Linear Algebra – Choosing the Smallest Basis of a Set of Vectors

linear algebranp-complete

First: I know that every basis of some vector space contains the same amount of vectors. The question is not about that.

Let $\vec a_1, \dots, \vec a_m \in \mathbb{N}^n \setminus \{\vec 0\}$ be some vectors. And I want to select a basis $\vec b_1, \dots, \vec b_r \in \{\vec a_1, \dots, \vec a_m\}$ of the span of $\vec a_1, \dots, \vec a_m$. This is a trivial task and can be done using some Gauß elimination steps. But, I want the basis to have a very special property:

For each vector $\vec a_j, j\in [m]$ we find a linear combination of the basis vectors:
$$\vec a_j = \sum_{i=1}^r \lambda_i \cdot \vec b_i \qquad \mathrm{with}\quad \lambda_i \in \mathbb{Q}$$
I want to choose the basis in such a way that for every $\vec a_j$ it will hold that
$$\sum_{i=1}^r \lambda_i \stackrel{!}{\geq} 1$$
I hope you can see, why I call that basis the "smallest" possible basis. We need the coefficiants to at least add up to 1 to reach all other vectors. Does there always exist such a basis? How can you find it?
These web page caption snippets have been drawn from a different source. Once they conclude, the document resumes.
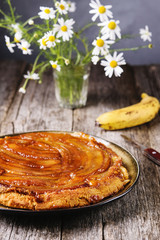 Traditional homemade banana caramel pie on vintage wooden table decorated a bouquet of chamomiles. Upside down banana cake. Selective focus 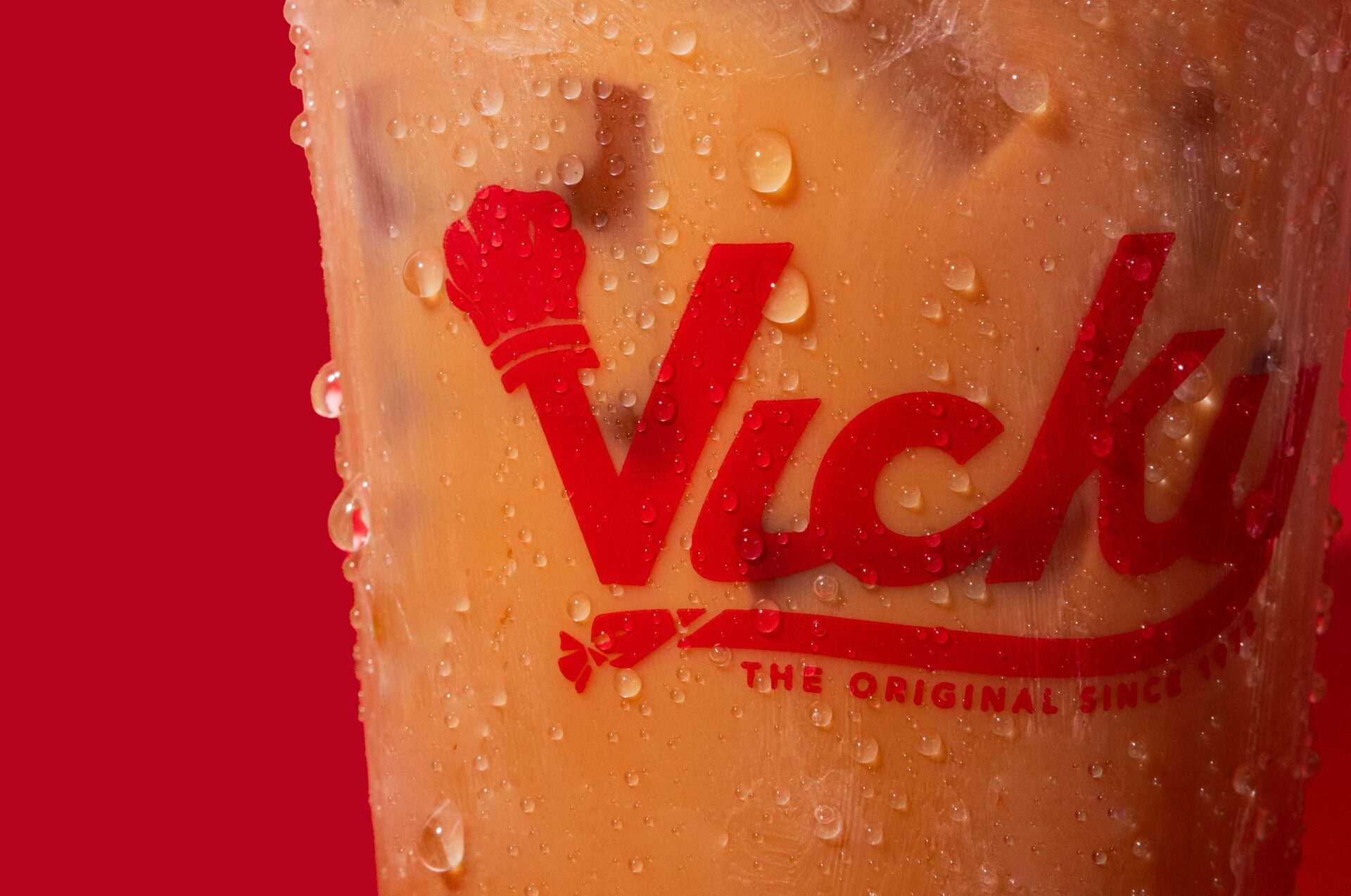 Close-up of an iced coffee in a plastic cup with condensation, featuring the red 'Vicky Bakery – The Original Since
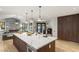 This open-concept kitchen features a large island with seating, great appliances, and plenty of light at 2316 Prometheus Ct, Henderson, NV 89074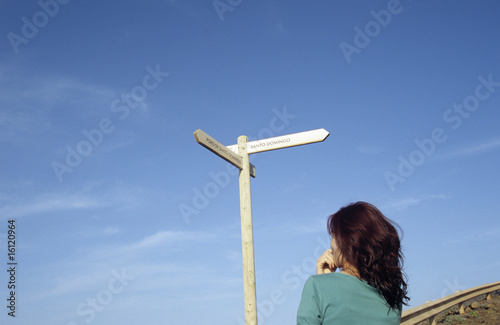 Photo: Spain, La Palma, woman standing in front of dirction sign Spain, La Palma, woman standing in front of dirction sign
While researching and thinking about this problem, I stumbled upon some related NP hard problem somewhere. I tried to find the specific problem later but I didn't succeed. Maybe there is no better option than just trying all different possible basis? In this case, is there a related NP hard problem?


What I already tried

One immediate idea I had, was selecting the basis, where the total component sum (so $\sum_{i=1}^r\sum_{j=1}^n (\vec b_i)_j$) is minimal. But this will not work. Here is a counterexample: Let $\vec a_1 := (1, 5)^\top$, $\vec a_2 := (0, 1)^\top$ and $\vec a_3 := (3, 9)^\top$. Any pair of these 3 vectors would yield a basis. So let's select the ones where the component sum is the smallest. These are $\vec a_2$ (component sum $0+1=1$) and $\vec a_1$ (component sum $1+5=6$). As it is a basis of $\mathbb{N}^2$ the coefficients are unique. You can quickly see that $-6\vec a_2 + 3\vec a_1 = \vec a_3$. Here, the coefficients sum up to $-6 + 3 = -3$ which is clearly less than 1. But you can reach a positive sum, by selecting $\vec a_2$ and $\vec a_3$ instead, as $2\vec a_2 + \frac{1}{3}\vec a_3 = \vec a_1$ and clearly $2 + \frac{1}{3} \geq 1$. How would know to choose $\vec a_2$ and $\vec a_3$ a priori?


Edit

I've generated 1000 matrices randomly and found that for every of those matrices, such a basis could be selected. Thus I assume, that this basis always exists, but why? And more importantly, how would you figure it out.

By a similar experiment I also found that at least one of the possible basis always include the vector with the smallest component sum. There are sometimes other basis with this property not including this "smallest" vector, but there is always at least one.

Best Answer

Let $\vec v_1,\dots,\vec v_r$ be a linearly independent set in $\Bbb R^n$, and let $H$ be the unique $(r-1)$-dimensional affice space passing through $\vec v_1,\dots,\vec v_r$. Then $H$ separates the $r$-dimensional subspace span$(\vec v_1,\dots,\vec v_r)$ into two open half-spaces: one piece $S_0$ contains the origin and the other piece $S_1$ does not.

The crucial observation is that if $\vec y = \sum_{i=1}^r \lambda_i \vec v_i$ is any vector in span$(\vec v_1,\dots,\vec v_r)$, then $$ \sum_{i=1}^r \lambda_i < 1 \text{ if and only if } \vec y \in S_0. $$

Therefore I believe this procedure always works:

  • Let $C$ be the convex hull of the vectors $\vec a_1, \dots, \vec a_m$, and let $r$ be the dimension of $C$. Each highest-dimensional face of this convex hull is an $(r-1)$-dimensional simplex determined by $r$ of the vectors $\vec a_1, \dots, \vec a_m$. (We allow degenerately neighbouring faces, such as collinear edges, coplanar $2$-dimensional faces, etc.)
  • $C$ does not contain the origin; therefore there exists a highest-dimension face which divides span$(\vec a_1, \dots, \vec a_m)$ into two pieces, one of which contains the origin and the other of which contains (the interior of) $C$. This highest-dimensional face is determined by some subset $\{\vec b_1,\dots,\vec b_r\}$ of $\{\vec a_1, \dots, \vec a_m\}$. (There may be many such faces, but there is always at least one.)
  • These vectors $\vec b_1,\dots,\vec b_r$ are the ones we seek, by the crucial observation above.